Italien verzweifelt im Kampf gegen Lungenkrankheit
Fast 800 Tote an einem einzigen Tag – Rätselraten um hohe Sterberate
ROM Italien sehnt sich in der Coronakrise nach einem Hoffnungsschimmer. Doch der mag nicht kommen. Die Italiener müssen verzweifelt zusehen, wie alle noch so drastischen Maßnahmen gegen eine weitere Ausbreitung des Virus keine Erfolge bringen. „Es ist die schwerste Krise für das Land seit dem Zweiten Weltkrieg“, sagte Ministerpräsident Giuseppe Conte in einer Ansprache via Facebook um kurz vor Mitternacht.
Das Land hatte am Samstag an nur einem Tag fast 800 Tote vermeldet, ein trauriger Rekord. Insgesamt starben bis dahin nach offiziellen Angaben 4825 Menschen, 53 578
Sonntag meldete der Zivilschutz 651 zusätzliche Tote.
In der besonders stark betroffen Lombardei ist die Versorgung in Krankenhäusern zusammengebrochen. In manchen Gegenden weiß man gar nicht mehr, wohin mit all den Toten. In der am stärksten betroffenen Provinz Bergamo müssen Militärwagen Särge in andere Städte zum Verbrennen schaffen. „Der Tod so vieler Mitbürger ist ein Schmerz, der täglich aufflammt“, sagte Ministerpräsident Conte.
Lange Schlangen
Angesichts immer neuer Rekordwerte bei den Toten und Infizierten geht das Land einen weiteren, extremen
Schritt: Die gesamte nicht-lebenswichtige Produktion wird geschlossen. Bis zum 3. April sollen in der drittgrößten Volkswirtschaft der Euro-Zone alle Firmen und Fabriken dichtbleiben, die nicht essenziell wichtig für das tägliche Leben sind. Nur Supermärkte, Banken, Post und Apotheken sowie Tabakläden sind weiter ausgenommen. Bei den Öffnungszeiten von Supermärkten gebe es keine Einschränkungen, betonte Conte. Doch seit Tagen werden die Schlangen vor den Läden immer länger, viele Menschen haben Angst, dass bald alles zu ist. Arbeiten darf unter anderem die Lebensmittel- und Transportbranche sowie die Entsorgungsoder Energieindustrie. Die Textilindustrie darf nur noch arbeiten, wenn es sich um Arbeitskleidung handelt.
Hohe Dunkelziffern
Seit 10. März gelten in ganz Italien bereits Ausgangssperren. Nun ist es auch strikt untersagt, ins Grüne zu gehen oder Spaziergänge zu machen.
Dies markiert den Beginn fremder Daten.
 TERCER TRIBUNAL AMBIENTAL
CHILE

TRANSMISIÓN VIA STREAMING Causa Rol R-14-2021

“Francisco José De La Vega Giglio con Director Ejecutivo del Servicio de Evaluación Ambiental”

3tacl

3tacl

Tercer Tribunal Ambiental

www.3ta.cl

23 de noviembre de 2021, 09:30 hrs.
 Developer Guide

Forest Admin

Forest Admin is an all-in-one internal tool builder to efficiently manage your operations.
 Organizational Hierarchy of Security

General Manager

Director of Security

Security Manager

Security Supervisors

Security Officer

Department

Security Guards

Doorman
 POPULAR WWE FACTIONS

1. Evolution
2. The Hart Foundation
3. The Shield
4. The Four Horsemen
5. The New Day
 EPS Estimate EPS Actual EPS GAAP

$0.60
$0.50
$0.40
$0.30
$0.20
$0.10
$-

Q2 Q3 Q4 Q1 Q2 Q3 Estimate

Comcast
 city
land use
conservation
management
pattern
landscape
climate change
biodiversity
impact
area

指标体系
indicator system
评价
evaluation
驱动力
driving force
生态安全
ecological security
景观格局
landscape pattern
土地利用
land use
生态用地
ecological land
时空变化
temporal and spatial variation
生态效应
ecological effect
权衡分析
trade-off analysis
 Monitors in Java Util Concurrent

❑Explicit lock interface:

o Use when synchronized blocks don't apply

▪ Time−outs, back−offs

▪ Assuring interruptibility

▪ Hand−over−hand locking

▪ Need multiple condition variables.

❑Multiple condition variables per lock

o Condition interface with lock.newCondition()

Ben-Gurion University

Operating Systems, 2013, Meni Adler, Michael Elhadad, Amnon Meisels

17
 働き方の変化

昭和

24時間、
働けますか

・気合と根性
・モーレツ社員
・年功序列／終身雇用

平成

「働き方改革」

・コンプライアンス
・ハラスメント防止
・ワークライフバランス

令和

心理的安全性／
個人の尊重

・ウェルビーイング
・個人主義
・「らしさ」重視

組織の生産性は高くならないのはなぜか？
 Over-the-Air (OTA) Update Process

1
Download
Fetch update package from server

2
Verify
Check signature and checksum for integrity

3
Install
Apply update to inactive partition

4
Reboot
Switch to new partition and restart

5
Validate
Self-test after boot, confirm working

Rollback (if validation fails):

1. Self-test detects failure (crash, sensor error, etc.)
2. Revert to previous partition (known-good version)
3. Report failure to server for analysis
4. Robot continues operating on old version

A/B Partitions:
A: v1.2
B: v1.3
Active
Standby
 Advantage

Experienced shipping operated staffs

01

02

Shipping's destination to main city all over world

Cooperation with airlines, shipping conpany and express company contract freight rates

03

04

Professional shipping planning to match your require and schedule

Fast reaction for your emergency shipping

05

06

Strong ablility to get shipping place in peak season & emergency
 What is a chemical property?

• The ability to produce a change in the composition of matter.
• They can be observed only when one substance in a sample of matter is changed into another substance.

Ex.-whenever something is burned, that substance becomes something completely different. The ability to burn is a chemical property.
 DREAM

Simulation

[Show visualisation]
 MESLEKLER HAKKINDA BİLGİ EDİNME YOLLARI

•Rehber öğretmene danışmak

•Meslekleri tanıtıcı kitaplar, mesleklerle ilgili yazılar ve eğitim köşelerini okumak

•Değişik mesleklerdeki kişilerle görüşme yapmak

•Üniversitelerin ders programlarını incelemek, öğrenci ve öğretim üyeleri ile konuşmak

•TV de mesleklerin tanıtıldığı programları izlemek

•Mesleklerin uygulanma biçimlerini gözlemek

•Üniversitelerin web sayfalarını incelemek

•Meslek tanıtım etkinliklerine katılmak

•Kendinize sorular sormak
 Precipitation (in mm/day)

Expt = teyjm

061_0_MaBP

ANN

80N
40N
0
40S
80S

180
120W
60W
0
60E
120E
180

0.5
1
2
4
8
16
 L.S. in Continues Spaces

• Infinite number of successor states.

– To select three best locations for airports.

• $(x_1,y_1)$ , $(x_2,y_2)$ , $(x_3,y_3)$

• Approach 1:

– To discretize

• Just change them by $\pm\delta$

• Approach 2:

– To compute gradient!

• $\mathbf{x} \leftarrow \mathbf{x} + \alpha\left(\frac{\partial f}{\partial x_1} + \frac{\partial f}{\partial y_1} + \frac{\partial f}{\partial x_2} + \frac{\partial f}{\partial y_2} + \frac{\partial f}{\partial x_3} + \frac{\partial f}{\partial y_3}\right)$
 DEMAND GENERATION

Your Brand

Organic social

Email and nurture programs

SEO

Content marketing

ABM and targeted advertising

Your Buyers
Joggen ist in der Lombardei komplett verboten – die einzige Möglichkeit, mit der sich viele Menschen noch einen Ausgleich verschafften. Doch weil die Zahl der Infizierten immer weiter steigt und die Kurve nicht merklich abflacht, hatten vor allem Regionalpolitiker aus dem Norden dazu aufgerufen, „das ganze Land zu schließen“.
Viele Italiener sind ermüdet von der Krise, deprimiert.
Und sie rätseln, warum in ihrem Land so viele Menschen sterben. Nicht mal China hatte so hohe Zuwachsraten pro Tag gemeldet. Für die hohe Sterberate in Italien könnte es mehrere Gründe geben. Experten gehen davon aus, dass die Dunkelziffer bei den Infizierten sehr hoch ist, viele mild oder symptomlos verlaufende Fälle werden gar nicht erfasst.
Italien hat zudem eine der ältesten Bevölkerungen weltweit. Die meisten Toten waren ältere Menschen. Allerdings ist die Bevölkerung in Deutschland auch nicht wesentlich jünger. In Italien jedoch wohnen viele Großeltern mit ihren Kindern und Enkeln im Haus oder sind in das tägliche Leben eingebunden. So sind Ansteckungen einfacher.